There are a number of different indicators which reliably predict survival in the case of cardiac arrest, from if there’s a bystander or EMS team on hand to whether CPR is instituted or if signs of life like light breathing or a pulse return naturally. It can be difficult to determine how to improve response to these incidents because of the wide range of factors involved, from 911 call centers and first responders to the EMS agencies and hospitals that set the procedures for care, particularly when so much depends on how quickly the victim can be treated.
Still, the wide discrepancies between communities where the survival rate is abysmally low and others where it is remarkably high suggest dramatic improvement is possible. Of the numerous studies investigating the problem, almost all call for a national registry of cardiac arrests to monitor performance, identify problem areas, and gauge improvement.
Fortunately, South Carolina hospitals and EMS agencies now have the opportunity to take part in such a registry through the Cardiac Arrest Registry to Enhance Survival, or CARES. Launched in Atlanta in 2005 by Emory University and the Centers for Disease Control and Prevention (CDC), CARES is a comprehensive data collection system that can help measure the effectiveness of response systems by tracking a single case from first response through hospital treatment and provide a reliable assessment of any improvement strategies. Just as importantly, because it’s a national registry, it provides a benchmark for local communities to compare themselves to both statewide and nationally. The system is also quite easy to use—CARES is a secure, HIPAA-compliant web database that requires just a single administrator in a given organization to answer a handful of questions about each case.

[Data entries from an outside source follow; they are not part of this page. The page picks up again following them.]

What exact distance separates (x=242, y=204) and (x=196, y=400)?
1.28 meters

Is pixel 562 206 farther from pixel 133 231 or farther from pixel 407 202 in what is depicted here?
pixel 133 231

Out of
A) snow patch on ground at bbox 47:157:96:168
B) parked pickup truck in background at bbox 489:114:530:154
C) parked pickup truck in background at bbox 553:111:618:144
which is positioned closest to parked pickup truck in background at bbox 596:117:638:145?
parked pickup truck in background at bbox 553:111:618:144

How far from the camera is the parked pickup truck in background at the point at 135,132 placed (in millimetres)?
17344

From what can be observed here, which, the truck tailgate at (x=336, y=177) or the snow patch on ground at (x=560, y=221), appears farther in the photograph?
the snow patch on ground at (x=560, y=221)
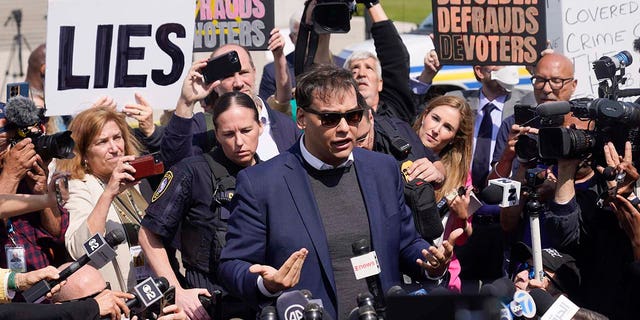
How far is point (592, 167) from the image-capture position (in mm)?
6289

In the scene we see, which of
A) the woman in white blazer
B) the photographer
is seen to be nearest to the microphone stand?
the woman in white blazer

CARES has already spread to 23 states, with more than 800 EMS agencies and more than 1,300 hospitals participating, many of whom have seen tremendous results from the system and lauded it with high praise. The city of Las Vegas, for instance, implemented a set of protocols that saw its survival rate go from a low of 5% to an average of 30% and a peak of 58%. Denver’s paramedic division and fire department used CARES to improve their EMS system and place an additional 2,000 AEDs in their metro area.

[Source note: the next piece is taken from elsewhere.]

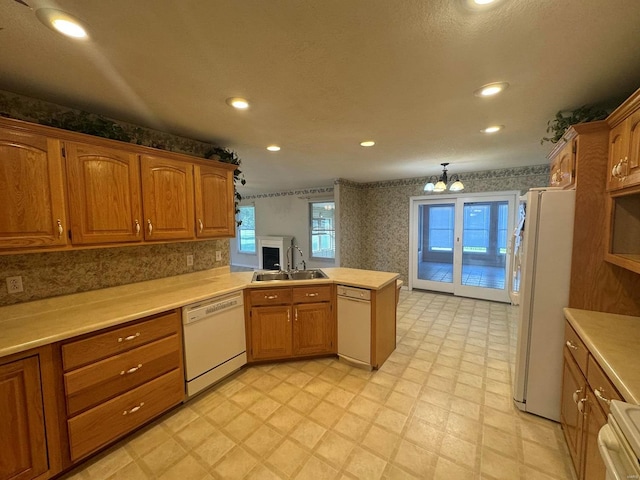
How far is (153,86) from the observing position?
168cm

Many EMS agencies share a similar story as Angelo Salvucci, the Medical Director of EMS for Santa Barbara and Venture Counties in California.
“Prior to CARES, we had no organized structure or method to evaluate the treatment we were providing to our cardiac arrest patients,” he explains. “Training policies and treatment protocols were in place…but the process was really just an exercise in data gathering. The first CARES report was the start of a substantial shift in our understanding and direction. It gave us meaningful information—how many of our patients were leaving the hospital and going back to their families. It’s why we are in EMS.”
Salvucci and his EMS providers used the new data to refocus their quality improvement efforts, reworking their CPR training and instituting new feedback training and testing with Ambu SmartMan manikin systems. He credits the latter measure alone with increasing survival rates by 30%.
“We were doing better for our community. Cardiac arrest calls were an opportunity to help save a life—not an exercise in futility,” he says of the changes that CARE brought to the agency. “Everyone was paying attention.”
South Carolina, with the exception of a few early adopters, is just beginning the process of incorporating the registry into the health care system. Six agencies and 24 hospitals are now enrolled, with many more expected to come online by the end the year.
Greenville County EMS, one of the first agencies to begin using CARES, also has high praise for the registry, which they use alongside another data collection system, CoStat, to round out their analytics.
“We us it for a lot, really,” says Training Coordinator Lt. Jason Walchok, who particularly likes the ability to compare his agency to other systems as well as the prompt feedback on outcomes and mortalities. “We respond to 32 or so cardiac arrest incidents a month, and 53% of those are transported. The hospitals would give us the data on those outcomes, but we didn’t get that quick of a turnaround [before CARES].”
South Carolina has the potential for an unusually fast expansion of CARES since SCHA is serving as the sponsoring agent, making enrollment free for every agency or hospital who wants these life-saving metrics. The Association plans to gradually roll out CARES to adjacent county EMS agencies who service hospitals already in the system to cover as much of the state as possible.